This experiment was repeated using IICMV,DsRed,pA and IIU2p−,U2G,3′box, the only difference being the replacement of 12 bp in the U2 promoter with an irrelevant sequence that destroys promoter activity (Cuello et al., 1999). No U2G transcripts were then detected (unpublished data), so those seen previously cannot be produced from a cryptic promoter.

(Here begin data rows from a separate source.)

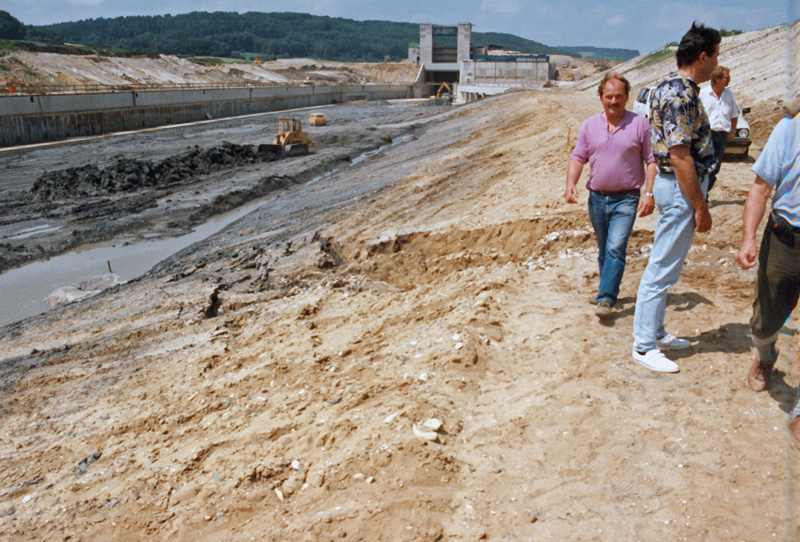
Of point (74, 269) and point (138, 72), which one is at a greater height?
point (138, 72)

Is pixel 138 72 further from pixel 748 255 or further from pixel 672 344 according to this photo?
pixel 748 255

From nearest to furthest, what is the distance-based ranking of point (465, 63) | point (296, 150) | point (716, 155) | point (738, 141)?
point (716, 155) < point (738, 141) < point (296, 150) < point (465, 63)

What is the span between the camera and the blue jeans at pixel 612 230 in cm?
489

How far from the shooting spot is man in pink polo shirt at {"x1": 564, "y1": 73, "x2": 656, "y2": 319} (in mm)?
4785

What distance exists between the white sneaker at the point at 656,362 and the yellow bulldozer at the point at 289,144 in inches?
1002

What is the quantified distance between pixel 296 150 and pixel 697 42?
1039 inches

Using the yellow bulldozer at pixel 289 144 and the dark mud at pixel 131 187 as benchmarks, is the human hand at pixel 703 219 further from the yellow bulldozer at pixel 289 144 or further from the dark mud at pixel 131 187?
the yellow bulldozer at pixel 289 144

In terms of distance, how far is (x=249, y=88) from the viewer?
193ft

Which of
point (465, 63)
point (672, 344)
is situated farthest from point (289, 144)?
point (465, 63)

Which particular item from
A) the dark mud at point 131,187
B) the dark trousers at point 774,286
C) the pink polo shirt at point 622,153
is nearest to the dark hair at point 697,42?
the pink polo shirt at point 622,153

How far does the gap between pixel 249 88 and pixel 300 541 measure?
60.8 meters

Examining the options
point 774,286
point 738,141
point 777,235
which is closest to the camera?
point 777,235

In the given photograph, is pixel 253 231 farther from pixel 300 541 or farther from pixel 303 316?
pixel 300 541

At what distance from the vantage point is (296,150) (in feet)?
95.2
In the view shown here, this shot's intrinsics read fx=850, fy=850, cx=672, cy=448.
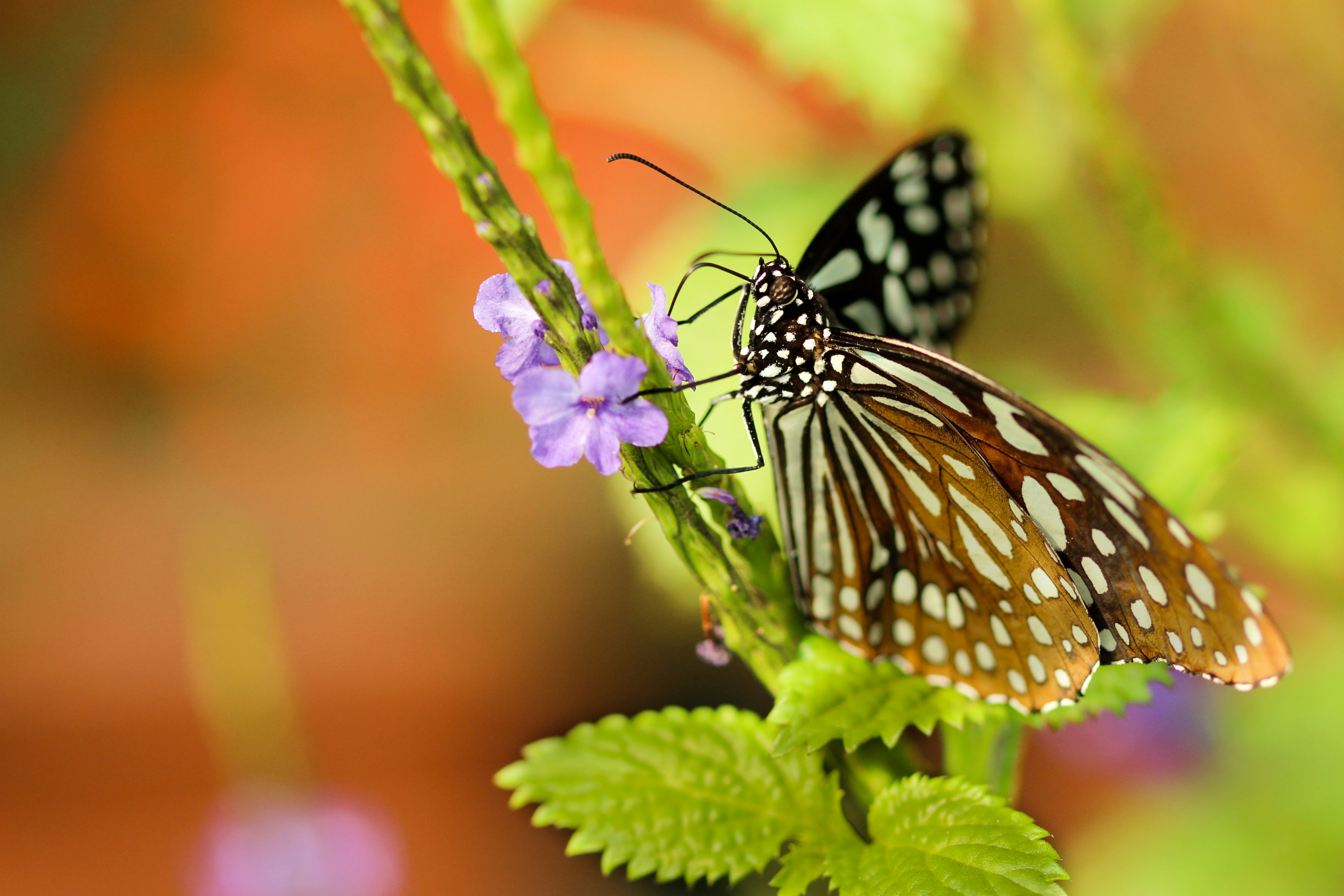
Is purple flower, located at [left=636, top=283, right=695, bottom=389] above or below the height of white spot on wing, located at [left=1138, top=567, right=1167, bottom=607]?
above

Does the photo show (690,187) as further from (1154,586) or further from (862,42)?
(862,42)

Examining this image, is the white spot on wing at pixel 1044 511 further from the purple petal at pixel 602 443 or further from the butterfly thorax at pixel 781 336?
the purple petal at pixel 602 443

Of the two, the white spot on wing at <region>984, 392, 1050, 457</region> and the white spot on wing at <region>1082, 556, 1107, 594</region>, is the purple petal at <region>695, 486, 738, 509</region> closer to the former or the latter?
the white spot on wing at <region>984, 392, 1050, 457</region>

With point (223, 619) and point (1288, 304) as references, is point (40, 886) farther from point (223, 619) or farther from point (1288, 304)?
point (1288, 304)

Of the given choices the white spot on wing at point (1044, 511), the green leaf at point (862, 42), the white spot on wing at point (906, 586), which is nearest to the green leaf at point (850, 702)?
the white spot on wing at point (906, 586)

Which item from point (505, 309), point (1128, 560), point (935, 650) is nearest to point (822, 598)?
point (935, 650)

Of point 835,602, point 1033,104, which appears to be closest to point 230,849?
point 835,602

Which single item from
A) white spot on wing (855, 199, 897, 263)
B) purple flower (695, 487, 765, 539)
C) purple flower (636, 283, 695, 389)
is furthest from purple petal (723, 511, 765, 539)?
white spot on wing (855, 199, 897, 263)
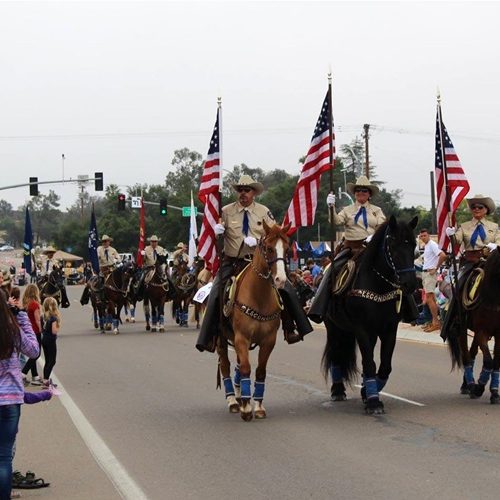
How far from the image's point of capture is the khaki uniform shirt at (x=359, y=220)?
1289 centimetres

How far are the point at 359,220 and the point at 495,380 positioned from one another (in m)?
2.62

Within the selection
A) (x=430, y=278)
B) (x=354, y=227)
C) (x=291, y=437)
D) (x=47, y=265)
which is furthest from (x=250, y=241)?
(x=47, y=265)

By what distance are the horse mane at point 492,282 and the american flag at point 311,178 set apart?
2676mm

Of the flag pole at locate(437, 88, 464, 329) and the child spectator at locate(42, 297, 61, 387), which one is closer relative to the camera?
the flag pole at locate(437, 88, 464, 329)

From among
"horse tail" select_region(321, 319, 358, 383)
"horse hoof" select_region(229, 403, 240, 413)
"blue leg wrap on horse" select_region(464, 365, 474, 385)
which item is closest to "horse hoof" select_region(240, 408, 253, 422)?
"horse hoof" select_region(229, 403, 240, 413)

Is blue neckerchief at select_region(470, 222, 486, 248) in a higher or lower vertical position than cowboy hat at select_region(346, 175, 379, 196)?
lower

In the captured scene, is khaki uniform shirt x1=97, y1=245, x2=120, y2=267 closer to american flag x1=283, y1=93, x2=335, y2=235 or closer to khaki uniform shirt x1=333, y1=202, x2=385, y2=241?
american flag x1=283, y1=93, x2=335, y2=235

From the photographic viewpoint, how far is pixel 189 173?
137000mm

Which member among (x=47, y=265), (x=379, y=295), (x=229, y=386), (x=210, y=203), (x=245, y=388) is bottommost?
(x=229, y=386)

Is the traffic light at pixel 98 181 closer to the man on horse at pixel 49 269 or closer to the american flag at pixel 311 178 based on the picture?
the man on horse at pixel 49 269

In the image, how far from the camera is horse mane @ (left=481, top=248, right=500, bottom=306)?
1241 cm

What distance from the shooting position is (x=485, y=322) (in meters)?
12.6

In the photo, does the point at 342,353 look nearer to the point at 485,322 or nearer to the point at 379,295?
the point at 379,295

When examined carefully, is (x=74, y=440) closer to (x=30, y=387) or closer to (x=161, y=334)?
(x=30, y=387)
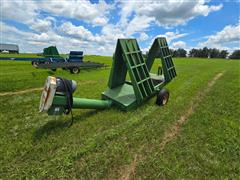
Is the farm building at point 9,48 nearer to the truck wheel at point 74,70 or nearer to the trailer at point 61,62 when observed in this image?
the trailer at point 61,62

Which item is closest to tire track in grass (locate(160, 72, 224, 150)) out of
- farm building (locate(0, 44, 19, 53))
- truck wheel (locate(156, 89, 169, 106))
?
truck wheel (locate(156, 89, 169, 106))

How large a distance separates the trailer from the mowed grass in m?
8.60

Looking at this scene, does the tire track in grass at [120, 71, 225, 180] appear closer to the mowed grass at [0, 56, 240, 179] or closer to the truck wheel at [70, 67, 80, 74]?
the mowed grass at [0, 56, 240, 179]

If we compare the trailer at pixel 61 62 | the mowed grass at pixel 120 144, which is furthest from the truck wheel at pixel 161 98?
the trailer at pixel 61 62

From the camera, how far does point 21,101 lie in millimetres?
6426

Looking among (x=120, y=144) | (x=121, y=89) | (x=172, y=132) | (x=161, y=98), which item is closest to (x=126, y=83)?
(x=121, y=89)

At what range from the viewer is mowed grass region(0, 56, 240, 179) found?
2877 mm

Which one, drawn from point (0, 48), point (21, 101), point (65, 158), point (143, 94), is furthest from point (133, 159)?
point (0, 48)

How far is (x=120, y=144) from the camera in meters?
3.59

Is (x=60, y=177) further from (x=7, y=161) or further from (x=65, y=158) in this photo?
(x=7, y=161)

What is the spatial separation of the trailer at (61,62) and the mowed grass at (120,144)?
28.2 feet

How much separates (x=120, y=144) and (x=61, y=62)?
43.3 feet

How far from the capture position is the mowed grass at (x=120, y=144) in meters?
2.88

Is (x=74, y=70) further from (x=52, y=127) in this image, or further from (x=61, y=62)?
(x=52, y=127)
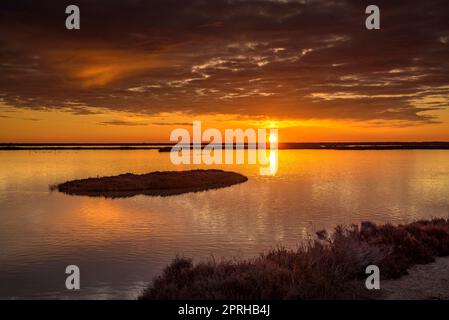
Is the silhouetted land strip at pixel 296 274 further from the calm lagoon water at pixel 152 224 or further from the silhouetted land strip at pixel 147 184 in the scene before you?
the silhouetted land strip at pixel 147 184

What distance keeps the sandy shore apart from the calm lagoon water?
18.4ft

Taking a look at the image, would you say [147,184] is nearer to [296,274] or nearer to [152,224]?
[152,224]

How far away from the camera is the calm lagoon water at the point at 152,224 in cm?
1789

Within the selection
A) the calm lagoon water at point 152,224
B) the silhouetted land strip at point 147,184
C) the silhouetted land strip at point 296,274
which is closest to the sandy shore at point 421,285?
the silhouetted land strip at point 296,274

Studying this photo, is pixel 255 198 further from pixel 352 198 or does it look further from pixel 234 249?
pixel 234 249

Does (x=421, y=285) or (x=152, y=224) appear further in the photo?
(x=152, y=224)

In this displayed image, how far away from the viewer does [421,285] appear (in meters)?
12.7

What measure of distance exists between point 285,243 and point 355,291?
11.1 metres

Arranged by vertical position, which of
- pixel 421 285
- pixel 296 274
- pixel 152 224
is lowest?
pixel 152 224

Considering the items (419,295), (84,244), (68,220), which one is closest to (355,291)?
(419,295)

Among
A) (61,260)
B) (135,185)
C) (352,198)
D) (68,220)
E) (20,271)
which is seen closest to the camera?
(20,271)

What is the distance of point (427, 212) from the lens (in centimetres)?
3291

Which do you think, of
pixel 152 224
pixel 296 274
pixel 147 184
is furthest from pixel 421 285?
pixel 147 184

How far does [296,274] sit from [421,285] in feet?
12.2
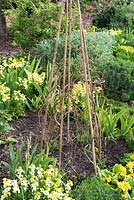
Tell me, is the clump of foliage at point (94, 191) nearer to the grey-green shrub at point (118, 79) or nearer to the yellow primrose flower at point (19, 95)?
the yellow primrose flower at point (19, 95)

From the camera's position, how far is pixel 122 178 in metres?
3.90

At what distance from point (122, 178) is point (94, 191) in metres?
0.45

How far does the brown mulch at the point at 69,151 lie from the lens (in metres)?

The introduction of an intron also affects localization. Thus, transcripts copied from IICMV,DsRed,pA and IICMV,EGFPV,pA are both mainly cytoplasmic (Fig. 4, E–H), and quantitative RT-PCR (qRT-PCR) shows that those from the intron-containing unit are present in higher quantities (Fig. 2 B; Brinster et al., 1988). Protein levels are also higher, as the ratio of EGFP–DsRed (protein) fluorescence (detected using FACS) in cells transfected with IICMV,EGFPV,pA + IICMV,DsRed,pA is greater than that given by IICMV,EGFP,pA + IICMV,DsRed,pA (unpublished data). Both intron-containing and intronless nascent RNA is also found in ~20 nuclear foci of similar size and intensity (there are 21 ± 4 and 23 ± 6 intron-containing and intronless nuclear foci of 6 ± 3 and 7 ± 3 pixels, respectively.) Although flanked by the same promoter and 3′ signals, they are usually found in different factories (Fig. 4, E–H). Immuno-FISH shows that intron-containing foci colocalize more often with splicing factor SC-35 than their counterparts without introns; however, neither type of transcript generally colocalizes with the very brightest “splicing speckles,” which are known to be transcriptionally inactive (Fig. S2, available at http://www.jcb.org/cgi/content/full/jcb.200710053/DC1; see Lamond and Spector, 2003; Xie et al., 2006).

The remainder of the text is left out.